Can you retype the listing from the line with "What is the exact" up to and including the line with "(9,213), (396,279), (250,308), (12,364), (356,375)", leaving the pictures out?

+===+

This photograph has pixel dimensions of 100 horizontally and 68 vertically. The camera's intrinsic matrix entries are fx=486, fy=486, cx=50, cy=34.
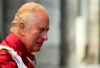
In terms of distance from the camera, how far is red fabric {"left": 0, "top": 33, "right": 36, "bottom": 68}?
2475 millimetres

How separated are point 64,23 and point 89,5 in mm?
1589

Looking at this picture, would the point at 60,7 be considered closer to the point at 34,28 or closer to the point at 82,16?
the point at 82,16

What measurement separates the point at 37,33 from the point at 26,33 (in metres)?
0.06

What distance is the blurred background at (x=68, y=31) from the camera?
10.9 metres

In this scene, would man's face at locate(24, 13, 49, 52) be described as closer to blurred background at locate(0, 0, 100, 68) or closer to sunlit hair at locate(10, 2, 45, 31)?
sunlit hair at locate(10, 2, 45, 31)

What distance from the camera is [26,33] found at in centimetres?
262

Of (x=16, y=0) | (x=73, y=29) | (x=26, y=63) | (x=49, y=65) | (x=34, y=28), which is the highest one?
(x=34, y=28)

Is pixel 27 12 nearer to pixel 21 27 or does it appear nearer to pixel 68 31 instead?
pixel 21 27

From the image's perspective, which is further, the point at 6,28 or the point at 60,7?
the point at 60,7

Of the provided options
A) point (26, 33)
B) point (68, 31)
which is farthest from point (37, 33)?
point (68, 31)

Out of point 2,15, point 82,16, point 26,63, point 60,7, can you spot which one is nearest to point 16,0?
point 2,15

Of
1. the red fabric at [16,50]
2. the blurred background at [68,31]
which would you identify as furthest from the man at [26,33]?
the blurred background at [68,31]

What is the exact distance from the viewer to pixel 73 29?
12.1m

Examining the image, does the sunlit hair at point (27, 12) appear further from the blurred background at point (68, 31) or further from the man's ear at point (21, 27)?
the blurred background at point (68, 31)
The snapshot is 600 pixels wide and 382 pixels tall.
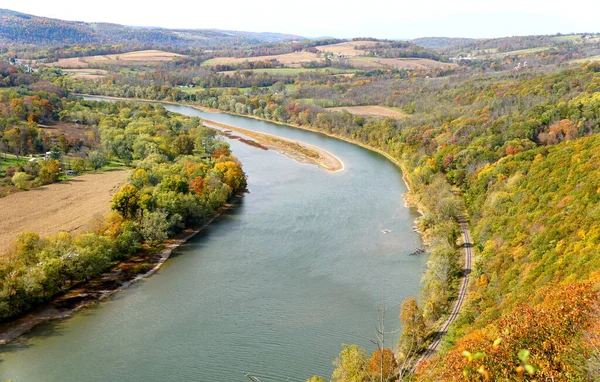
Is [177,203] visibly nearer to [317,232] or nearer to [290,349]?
[317,232]

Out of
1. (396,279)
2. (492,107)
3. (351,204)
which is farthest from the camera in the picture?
(492,107)

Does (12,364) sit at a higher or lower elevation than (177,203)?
lower

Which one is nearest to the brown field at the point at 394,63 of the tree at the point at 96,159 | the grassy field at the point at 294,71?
the grassy field at the point at 294,71

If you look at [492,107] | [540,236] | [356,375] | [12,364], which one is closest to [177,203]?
[12,364]

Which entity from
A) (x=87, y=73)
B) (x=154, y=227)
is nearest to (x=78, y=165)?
(x=154, y=227)

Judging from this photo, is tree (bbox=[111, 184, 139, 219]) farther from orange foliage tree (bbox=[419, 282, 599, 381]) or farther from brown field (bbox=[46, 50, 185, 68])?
brown field (bbox=[46, 50, 185, 68])

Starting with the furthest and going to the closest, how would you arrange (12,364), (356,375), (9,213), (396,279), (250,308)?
(9,213), (396,279), (250,308), (12,364), (356,375)

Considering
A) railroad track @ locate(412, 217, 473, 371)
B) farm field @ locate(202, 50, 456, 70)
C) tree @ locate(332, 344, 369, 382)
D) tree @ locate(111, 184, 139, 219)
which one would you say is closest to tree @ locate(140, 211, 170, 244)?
tree @ locate(111, 184, 139, 219)
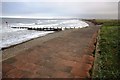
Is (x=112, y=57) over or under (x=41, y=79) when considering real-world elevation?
over

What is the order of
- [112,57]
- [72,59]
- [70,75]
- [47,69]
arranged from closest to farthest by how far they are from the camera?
1. [70,75]
2. [47,69]
3. [112,57]
4. [72,59]

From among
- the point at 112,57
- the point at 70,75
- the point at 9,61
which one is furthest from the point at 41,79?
the point at 112,57

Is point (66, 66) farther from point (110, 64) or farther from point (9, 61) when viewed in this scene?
point (9, 61)

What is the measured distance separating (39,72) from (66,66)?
1073mm

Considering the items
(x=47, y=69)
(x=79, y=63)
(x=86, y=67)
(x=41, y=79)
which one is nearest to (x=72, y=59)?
(x=79, y=63)

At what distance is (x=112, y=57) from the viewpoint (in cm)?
590

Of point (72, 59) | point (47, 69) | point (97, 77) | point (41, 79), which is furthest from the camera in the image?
point (72, 59)

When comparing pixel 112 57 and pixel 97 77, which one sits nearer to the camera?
pixel 97 77

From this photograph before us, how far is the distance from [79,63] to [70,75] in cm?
120

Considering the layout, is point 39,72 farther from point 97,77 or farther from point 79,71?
point 97,77

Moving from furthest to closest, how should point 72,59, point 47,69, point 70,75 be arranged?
point 72,59 → point 47,69 → point 70,75

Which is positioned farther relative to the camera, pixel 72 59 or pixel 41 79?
pixel 72 59

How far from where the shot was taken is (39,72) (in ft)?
16.5

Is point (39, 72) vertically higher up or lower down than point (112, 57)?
lower down
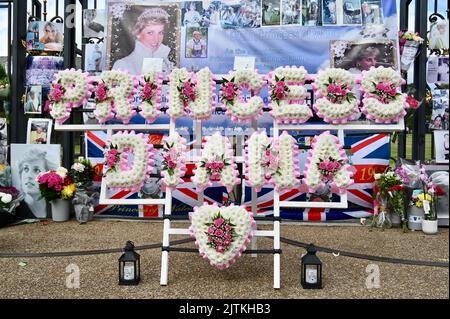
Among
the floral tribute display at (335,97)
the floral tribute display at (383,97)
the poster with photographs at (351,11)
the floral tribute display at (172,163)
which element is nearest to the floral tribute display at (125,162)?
the floral tribute display at (172,163)

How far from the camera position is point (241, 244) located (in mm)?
3277

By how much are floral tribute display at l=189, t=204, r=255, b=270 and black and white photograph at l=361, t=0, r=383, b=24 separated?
3.62 metres

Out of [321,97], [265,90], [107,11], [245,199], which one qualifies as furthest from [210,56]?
[321,97]

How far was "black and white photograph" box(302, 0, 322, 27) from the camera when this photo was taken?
5840 millimetres

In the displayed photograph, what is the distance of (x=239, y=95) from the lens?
368 cm

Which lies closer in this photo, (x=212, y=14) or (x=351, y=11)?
(x=351, y=11)

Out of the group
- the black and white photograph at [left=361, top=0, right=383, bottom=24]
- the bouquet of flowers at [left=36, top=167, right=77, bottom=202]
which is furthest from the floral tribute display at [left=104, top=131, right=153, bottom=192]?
the black and white photograph at [left=361, top=0, right=383, bottom=24]

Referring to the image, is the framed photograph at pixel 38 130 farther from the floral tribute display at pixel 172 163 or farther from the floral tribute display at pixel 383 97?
the floral tribute display at pixel 383 97

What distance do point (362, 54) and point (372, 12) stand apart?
1.80ft

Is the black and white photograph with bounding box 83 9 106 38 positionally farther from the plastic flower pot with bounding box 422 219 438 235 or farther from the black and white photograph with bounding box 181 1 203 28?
the plastic flower pot with bounding box 422 219 438 235

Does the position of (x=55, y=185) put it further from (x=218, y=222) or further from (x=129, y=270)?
(x=218, y=222)

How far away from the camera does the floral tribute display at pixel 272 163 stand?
3422 mm

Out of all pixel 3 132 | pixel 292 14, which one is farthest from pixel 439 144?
pixel 3 132

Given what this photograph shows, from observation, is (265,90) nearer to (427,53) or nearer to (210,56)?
(210,56)
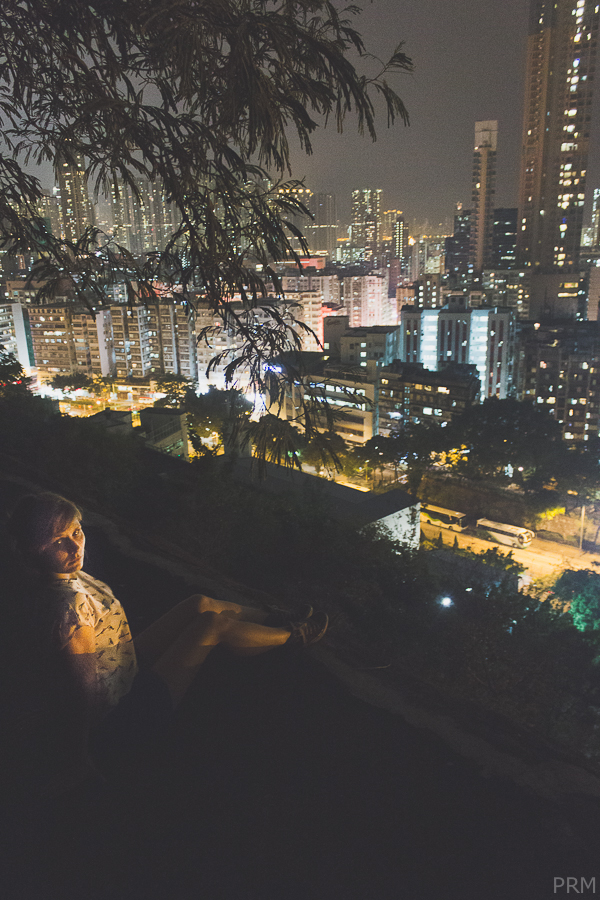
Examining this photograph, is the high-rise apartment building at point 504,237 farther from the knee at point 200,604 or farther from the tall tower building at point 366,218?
the knee at point 200,604

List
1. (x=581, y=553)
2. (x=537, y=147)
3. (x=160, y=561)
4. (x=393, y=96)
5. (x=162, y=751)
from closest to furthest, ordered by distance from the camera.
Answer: (x=162, y=751) < (x=393, y=96) < (x=160, y=561) < (x=581, y=553) < (x=537, y=147)

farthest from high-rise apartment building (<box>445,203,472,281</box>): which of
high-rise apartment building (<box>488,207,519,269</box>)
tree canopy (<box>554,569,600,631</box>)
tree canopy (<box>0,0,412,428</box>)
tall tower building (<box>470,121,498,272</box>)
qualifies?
tree canopy (<box>0,0,412,428</box>)

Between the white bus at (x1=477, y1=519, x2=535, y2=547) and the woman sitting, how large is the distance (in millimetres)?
12378

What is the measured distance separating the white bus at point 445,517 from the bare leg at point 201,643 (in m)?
12.2

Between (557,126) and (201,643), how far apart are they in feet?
150

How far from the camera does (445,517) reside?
44.7 ft

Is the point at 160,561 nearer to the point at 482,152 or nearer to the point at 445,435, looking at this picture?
the point at 445,435

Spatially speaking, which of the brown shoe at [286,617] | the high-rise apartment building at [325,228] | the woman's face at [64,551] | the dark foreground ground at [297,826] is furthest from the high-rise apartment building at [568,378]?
the high-rise apartment building at [325,228]

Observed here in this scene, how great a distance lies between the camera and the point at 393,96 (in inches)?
56.6

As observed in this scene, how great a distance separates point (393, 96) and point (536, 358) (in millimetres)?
25666

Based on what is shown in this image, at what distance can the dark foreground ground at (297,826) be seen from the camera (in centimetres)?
103

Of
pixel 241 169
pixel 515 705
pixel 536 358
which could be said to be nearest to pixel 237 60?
pixel 241 169

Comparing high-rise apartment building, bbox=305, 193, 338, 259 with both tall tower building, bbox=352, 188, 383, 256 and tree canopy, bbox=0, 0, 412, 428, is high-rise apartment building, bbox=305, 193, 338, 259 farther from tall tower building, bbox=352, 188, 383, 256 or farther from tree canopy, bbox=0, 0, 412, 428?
tree canopy, bbox=0, 0, 412, 428

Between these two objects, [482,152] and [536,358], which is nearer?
[536,358]
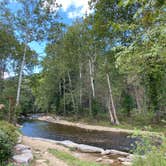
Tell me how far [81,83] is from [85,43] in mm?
5171

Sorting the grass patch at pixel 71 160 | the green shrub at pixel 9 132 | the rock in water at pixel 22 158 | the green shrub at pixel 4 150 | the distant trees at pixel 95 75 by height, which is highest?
the distant trees at pixel 95 75

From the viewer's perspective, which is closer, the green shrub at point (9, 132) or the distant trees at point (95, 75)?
the green shrub at point (9, 132)

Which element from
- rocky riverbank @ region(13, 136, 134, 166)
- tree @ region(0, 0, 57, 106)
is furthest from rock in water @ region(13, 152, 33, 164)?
tree @ region(0, 0, 57, 106)

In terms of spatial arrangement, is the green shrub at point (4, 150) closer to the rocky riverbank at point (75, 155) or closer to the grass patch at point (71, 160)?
the rocky riverbank at point (75, 155)

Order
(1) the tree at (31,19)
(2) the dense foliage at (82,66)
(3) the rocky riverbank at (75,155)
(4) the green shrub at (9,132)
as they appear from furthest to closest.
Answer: (1) the tree at (31,19) → (2) the dense foliage at (82,66) → (4) the green shrub at (9,132) → (3) the rocky riverbank at (75,155)

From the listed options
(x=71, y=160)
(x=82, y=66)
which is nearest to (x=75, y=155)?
(x=71, y=160)

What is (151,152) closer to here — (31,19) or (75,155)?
(75,155)

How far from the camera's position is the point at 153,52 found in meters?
2.49

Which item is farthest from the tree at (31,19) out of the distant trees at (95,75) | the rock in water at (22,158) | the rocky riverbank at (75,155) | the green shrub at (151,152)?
the green shrub at (151,152)

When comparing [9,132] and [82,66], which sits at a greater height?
[82,66]

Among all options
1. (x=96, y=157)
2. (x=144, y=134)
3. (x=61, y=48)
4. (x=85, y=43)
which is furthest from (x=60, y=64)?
(x=144, y=134)

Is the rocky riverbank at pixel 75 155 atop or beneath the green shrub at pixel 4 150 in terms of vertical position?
beneath

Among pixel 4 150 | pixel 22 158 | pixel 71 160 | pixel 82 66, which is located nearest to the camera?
pixel 4 150

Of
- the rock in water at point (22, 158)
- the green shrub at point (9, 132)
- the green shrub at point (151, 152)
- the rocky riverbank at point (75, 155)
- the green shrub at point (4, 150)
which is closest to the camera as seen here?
the green shrub at point (151, 152)
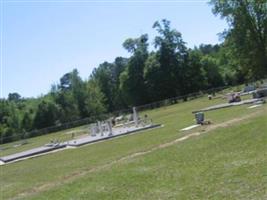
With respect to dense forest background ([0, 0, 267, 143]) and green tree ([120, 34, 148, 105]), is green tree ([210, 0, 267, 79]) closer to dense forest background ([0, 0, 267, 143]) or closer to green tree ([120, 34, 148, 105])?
dense forest background ([0, 0, 267, 143])

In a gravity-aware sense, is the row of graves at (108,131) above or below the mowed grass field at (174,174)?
above

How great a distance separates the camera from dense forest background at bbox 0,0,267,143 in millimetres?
60250

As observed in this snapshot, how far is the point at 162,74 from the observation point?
269ft

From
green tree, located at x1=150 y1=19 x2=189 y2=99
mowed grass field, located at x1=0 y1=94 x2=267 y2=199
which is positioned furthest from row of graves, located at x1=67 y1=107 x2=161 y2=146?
green tree, located at x1=150 y1=19 x2=189 y2=99

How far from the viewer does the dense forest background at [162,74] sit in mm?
60250

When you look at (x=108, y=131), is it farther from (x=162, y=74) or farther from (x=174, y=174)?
(x=162, y=74)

+===+

> [OUTPUT FOR THIS TASK]
What is the exact distance from the viewer to pixel 73 29?
12.1m

Examining the image, does the sunlit hair at point (27, 12) appear further from the blurred background at point (68, 31) or further from the man's ear at point (21, 27)?
the blurred background at point (68, 31)
The snapshot is 600 pixels wide and 382 pixels tall.
Is [177,203] visibly nearer to [317,232] or nearer to [290,349]?
[317,232]

Out of
1. (396,279)
2. (492,107)
3. (351,204)
which is farthest from the camera in the picture?
(492,107)

Does (12,364) sit at a higher or lower elevation than (177,203)?
lower

Which one is nearest to the brown field at the point at 394,63 of the tree at the point at 96,159 | the grassy field at the point at 294,71?
the grassy field at the point at 294,71

If you look at [492,107] | [540,236] | [356,375] | [12,364], which one is closest to [177,203]?
[12,364]

Which entity from
A) (x=87, y=73)
B) (x=154, y=227)
is nearest to (x=78, y=165)?
(x=154, y=227)

Judging from this photo, is tree (bbox=[111, 184, 139, 219]) farther from orange foliage tree (bbox=[419, 282, 599, 381]) or farther from brown field (bbox=[46, 50, 185, 68])?
brown field (bbox=[46, 50, 185, 68])

Starting with the furthest and going to the closest, how would you arrange (12,364), (356,375), (9,213), (396,279), (250,308)?
(9,213), (396,279), (250,308), (12,364), (356,375)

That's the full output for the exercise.